Entri dari sebuah kumpulan data:
· · · · ·

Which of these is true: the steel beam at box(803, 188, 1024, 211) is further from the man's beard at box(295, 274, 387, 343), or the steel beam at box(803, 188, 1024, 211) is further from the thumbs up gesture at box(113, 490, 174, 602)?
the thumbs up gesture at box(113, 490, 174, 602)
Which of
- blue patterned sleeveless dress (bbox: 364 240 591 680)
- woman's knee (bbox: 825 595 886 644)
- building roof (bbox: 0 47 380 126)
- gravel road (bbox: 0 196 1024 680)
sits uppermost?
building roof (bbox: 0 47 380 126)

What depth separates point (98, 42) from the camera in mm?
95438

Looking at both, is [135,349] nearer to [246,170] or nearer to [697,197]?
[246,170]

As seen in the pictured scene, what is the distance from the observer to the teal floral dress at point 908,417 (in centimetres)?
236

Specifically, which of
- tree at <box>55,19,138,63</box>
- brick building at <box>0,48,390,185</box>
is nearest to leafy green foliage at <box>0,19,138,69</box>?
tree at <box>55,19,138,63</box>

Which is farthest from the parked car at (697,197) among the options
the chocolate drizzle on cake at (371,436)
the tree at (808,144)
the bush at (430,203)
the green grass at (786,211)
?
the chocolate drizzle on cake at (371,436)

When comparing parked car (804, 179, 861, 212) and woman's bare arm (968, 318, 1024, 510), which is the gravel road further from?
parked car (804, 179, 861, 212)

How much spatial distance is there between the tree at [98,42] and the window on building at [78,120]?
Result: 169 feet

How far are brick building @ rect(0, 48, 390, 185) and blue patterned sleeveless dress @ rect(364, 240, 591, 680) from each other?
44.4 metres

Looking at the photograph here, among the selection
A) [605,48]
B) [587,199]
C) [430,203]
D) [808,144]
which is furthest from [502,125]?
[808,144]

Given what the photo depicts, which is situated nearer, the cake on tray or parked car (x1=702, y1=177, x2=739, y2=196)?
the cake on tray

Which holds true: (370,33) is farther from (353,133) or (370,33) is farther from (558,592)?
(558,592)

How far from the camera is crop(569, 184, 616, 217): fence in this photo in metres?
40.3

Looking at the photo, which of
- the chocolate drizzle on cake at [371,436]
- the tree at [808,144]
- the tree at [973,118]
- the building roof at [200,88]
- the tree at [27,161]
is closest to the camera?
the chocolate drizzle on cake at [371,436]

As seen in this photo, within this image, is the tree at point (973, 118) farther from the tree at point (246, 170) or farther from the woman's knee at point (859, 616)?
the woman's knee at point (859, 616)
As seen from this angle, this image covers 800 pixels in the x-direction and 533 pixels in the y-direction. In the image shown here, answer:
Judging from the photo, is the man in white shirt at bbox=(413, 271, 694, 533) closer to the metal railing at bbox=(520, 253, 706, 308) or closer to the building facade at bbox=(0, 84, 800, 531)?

· · · · ·

> _Tugas_
Ubah "metal railing" menjadi "iron railing" di baris-baris dari baris yang memuat "As seen from" sampai akhir entri. Tulis ulang baris-baris itu tanpa perubahan lain.

> _Jawaban_
As seen from this angle, this image covers 800 pixels in the x-direction and 533 pixels in the y-direction. In the image shown here, answer:
Judging from the photo, is the man in white shirt at bbox=(413, 271, 694, 533) closer to the iron railing at bbox=(520, 253, 706, 308) or closer to the building facade at bbox=(0, 84, 800, 531)?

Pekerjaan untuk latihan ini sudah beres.